Downtown plan may lead to taller buildings
Areas eyed for residential development
Updated: November 9, 2012 9:16AM
HIGHLAND PARK — An ongoing study of Highland Park’s downtown area may result in zoning changes aimed at sending a signal to property owners and developers that higher-density multi-family housing is possible.
The study by The Lakota Group and other consultants is focused on two areas immediately north and west of the core downtown shopping and dining area. However, the zoning also might be applied to the city-owned Highland Park Theater property at the far east of the core downtown district on Central Avenue. There, developers have proposed a six-story condominium and retail building that preserves the historic theater as a meeting and entertainment venue.
Consultants say the current three- and four-story height restrictions downtown are low compared to similar communities and provide only marginal incentives for developers to provide amenities and public benefits.
The downtown study is an outgrowth of a visioning process that was conducted in 2010 and 2011. The project is a joint initiative of the City of Highland Park and the Downtown Property Owners’ Association.
The study’s main focus is dubbed the North Triangle, a B4 Service Commercial district that is the northern gateway to downtown and characterized by gas stations, auto body shops and car washes. The area lies north of Elm Place, east of Green Bay Road and west of First Street.
“With its proximity to a major transit hub and other traditional downtown amenities, this area has the potential to be a community-wide asset that complements the downtown core, rather than detract from it,” consultants noted in their report.

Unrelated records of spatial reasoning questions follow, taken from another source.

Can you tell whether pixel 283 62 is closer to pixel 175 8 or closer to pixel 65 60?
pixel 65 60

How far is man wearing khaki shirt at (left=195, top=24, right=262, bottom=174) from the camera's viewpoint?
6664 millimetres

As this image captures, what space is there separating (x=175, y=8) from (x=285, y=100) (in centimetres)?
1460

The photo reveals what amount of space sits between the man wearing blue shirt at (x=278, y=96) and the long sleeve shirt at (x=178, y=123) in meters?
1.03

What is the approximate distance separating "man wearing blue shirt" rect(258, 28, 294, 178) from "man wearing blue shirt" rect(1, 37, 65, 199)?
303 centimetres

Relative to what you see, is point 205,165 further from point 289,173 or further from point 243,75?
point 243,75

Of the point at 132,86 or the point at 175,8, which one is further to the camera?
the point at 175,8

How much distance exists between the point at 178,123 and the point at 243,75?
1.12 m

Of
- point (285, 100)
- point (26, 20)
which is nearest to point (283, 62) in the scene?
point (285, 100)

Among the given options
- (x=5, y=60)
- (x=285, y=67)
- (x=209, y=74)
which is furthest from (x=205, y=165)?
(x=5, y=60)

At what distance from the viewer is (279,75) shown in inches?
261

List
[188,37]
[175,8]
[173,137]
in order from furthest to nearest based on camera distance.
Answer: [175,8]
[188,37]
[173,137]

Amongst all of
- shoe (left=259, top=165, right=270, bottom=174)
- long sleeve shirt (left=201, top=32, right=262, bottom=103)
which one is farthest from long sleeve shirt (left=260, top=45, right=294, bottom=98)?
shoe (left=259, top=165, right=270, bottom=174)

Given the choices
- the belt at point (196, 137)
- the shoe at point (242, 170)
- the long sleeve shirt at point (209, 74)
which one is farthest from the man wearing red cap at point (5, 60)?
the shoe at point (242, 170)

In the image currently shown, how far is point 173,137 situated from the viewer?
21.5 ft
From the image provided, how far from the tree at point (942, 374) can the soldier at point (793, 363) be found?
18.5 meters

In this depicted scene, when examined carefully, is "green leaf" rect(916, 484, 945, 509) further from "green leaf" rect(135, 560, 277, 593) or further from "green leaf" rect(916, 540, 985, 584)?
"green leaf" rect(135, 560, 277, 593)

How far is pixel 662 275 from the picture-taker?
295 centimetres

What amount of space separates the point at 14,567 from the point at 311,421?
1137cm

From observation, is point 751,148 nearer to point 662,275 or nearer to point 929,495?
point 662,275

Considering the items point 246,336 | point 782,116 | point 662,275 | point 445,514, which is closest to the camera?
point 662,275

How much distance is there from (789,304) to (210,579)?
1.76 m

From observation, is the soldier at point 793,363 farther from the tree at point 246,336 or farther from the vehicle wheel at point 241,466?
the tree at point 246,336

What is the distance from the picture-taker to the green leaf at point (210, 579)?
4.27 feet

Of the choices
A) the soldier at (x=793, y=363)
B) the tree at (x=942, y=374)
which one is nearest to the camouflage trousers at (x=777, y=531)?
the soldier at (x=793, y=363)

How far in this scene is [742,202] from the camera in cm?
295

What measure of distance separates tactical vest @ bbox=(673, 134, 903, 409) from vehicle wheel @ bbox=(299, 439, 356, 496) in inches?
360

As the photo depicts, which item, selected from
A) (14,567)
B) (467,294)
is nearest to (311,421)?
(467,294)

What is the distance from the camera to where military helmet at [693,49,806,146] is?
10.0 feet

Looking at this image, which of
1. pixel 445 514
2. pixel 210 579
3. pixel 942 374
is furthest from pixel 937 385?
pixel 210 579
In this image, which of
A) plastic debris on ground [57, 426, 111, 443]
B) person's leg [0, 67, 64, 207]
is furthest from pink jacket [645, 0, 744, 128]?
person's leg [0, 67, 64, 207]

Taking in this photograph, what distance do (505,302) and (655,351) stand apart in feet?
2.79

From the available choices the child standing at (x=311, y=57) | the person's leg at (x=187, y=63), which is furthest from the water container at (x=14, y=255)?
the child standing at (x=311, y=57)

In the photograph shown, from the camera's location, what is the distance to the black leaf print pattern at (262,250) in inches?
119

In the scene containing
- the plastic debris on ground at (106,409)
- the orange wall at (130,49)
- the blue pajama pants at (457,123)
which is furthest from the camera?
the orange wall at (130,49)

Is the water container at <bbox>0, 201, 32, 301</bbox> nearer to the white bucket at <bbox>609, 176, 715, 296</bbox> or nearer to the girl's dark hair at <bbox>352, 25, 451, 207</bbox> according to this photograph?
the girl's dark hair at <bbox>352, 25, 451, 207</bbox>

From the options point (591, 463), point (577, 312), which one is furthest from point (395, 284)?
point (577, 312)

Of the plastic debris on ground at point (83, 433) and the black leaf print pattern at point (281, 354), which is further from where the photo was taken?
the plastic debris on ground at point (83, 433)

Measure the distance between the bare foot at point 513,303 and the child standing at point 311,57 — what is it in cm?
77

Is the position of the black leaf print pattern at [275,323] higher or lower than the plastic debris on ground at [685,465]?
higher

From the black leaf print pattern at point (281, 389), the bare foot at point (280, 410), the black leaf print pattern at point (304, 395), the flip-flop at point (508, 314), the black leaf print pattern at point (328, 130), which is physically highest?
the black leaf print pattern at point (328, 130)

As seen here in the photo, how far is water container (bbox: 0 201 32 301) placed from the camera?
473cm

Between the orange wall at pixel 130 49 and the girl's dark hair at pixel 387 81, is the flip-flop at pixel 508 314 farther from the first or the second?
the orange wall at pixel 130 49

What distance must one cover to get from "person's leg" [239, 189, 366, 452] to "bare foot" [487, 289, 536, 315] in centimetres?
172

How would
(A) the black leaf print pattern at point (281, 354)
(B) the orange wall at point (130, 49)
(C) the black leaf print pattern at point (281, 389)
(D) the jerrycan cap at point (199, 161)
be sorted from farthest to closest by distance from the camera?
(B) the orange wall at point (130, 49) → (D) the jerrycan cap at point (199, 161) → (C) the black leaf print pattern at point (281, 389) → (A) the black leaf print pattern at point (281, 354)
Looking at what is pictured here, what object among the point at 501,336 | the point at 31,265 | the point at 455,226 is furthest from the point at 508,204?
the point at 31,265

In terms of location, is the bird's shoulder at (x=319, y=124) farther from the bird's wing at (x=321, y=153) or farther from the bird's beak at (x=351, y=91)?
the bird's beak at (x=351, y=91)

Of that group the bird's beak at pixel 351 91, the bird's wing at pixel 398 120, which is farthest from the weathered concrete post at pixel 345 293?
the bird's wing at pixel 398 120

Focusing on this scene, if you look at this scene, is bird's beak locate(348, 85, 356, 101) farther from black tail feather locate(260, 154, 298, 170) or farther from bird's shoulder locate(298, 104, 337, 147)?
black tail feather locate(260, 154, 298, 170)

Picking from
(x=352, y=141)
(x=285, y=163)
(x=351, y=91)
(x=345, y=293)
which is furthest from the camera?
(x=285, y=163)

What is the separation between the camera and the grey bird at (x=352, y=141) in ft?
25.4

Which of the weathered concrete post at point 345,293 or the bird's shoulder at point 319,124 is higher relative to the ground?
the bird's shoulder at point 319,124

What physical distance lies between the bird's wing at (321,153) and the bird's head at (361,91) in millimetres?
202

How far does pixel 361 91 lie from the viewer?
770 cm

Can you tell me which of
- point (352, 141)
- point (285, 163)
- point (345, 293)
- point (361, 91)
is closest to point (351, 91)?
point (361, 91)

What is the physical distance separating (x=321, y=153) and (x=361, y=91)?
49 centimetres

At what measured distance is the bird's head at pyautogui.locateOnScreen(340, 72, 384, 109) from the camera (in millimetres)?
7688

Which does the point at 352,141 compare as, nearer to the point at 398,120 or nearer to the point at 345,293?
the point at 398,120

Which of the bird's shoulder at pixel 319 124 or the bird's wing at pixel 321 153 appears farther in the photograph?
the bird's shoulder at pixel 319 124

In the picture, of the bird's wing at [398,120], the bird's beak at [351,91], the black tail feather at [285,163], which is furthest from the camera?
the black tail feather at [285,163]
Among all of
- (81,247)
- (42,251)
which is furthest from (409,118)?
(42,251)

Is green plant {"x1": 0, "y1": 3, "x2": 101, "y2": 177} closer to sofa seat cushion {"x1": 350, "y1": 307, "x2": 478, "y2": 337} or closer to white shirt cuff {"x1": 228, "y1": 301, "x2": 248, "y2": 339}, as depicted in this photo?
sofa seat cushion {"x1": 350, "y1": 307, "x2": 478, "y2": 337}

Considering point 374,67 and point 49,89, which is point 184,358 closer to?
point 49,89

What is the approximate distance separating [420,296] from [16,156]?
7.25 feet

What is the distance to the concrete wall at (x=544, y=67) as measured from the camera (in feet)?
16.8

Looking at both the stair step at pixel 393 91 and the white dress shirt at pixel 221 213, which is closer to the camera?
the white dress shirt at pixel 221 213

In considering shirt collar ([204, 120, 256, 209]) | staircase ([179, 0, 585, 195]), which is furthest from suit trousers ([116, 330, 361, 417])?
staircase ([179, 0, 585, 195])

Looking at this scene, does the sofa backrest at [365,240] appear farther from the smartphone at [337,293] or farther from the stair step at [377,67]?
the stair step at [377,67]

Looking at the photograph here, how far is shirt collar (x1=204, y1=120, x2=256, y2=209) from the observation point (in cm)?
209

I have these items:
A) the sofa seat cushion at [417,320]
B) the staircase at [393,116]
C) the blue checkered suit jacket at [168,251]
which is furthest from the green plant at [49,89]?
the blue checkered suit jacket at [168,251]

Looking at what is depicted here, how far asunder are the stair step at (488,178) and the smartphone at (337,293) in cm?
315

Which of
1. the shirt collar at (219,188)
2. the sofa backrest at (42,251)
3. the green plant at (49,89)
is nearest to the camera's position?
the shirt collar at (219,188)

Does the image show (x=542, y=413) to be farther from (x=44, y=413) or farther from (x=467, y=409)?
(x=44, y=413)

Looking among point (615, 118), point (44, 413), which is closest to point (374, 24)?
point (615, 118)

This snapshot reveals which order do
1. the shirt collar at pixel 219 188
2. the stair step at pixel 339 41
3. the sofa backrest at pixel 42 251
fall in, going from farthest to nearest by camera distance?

Currently, the triangle is dominated by single-story, single-use structures that are lacking in architectural character, the study found. The area lacks the walkability of an otherwise pedestrian-friendly downtown, with inconsistent setbacks, parking lots, narrow sidewalks and a dearth of open space, according to the report.
Lakota consultant Scott Freres said the changes in land use won’t happen overnight, but the final plan is intended to provide the framework for a transformation over time.
“It may not be five years from now. It may not be 10 years from now,” Freres told citizens during a recent meeting soliciting suggestions on comment cards.
The study also targets another commercial area immediately west of the core, dubbed the Sunset Park district. The area straddles Central Avenue and is bounded by First Street on the east, Laurel Avenue on the south, Hickory Street on the west and Elm Place on the north.
Consultants say this western gateway to downtown is less pedestrian friendly than the core district and many visitors arrive by car.
They believe the natural changes in topography — a steep downward slope from east to west — open possibilities for a unique redevelopment solution.
Freres suggested that as the population changes, there will be a strong market for dwellings that are located near transportation and downtown shopping amenities, particularly among empty nesters who need less space and want to be close to goods and services.
“People are saying they want to be close to where the kids are,” Freres said, noting they are less interested in uprooting to a warmer climate year-round or moving to downtown Chicago.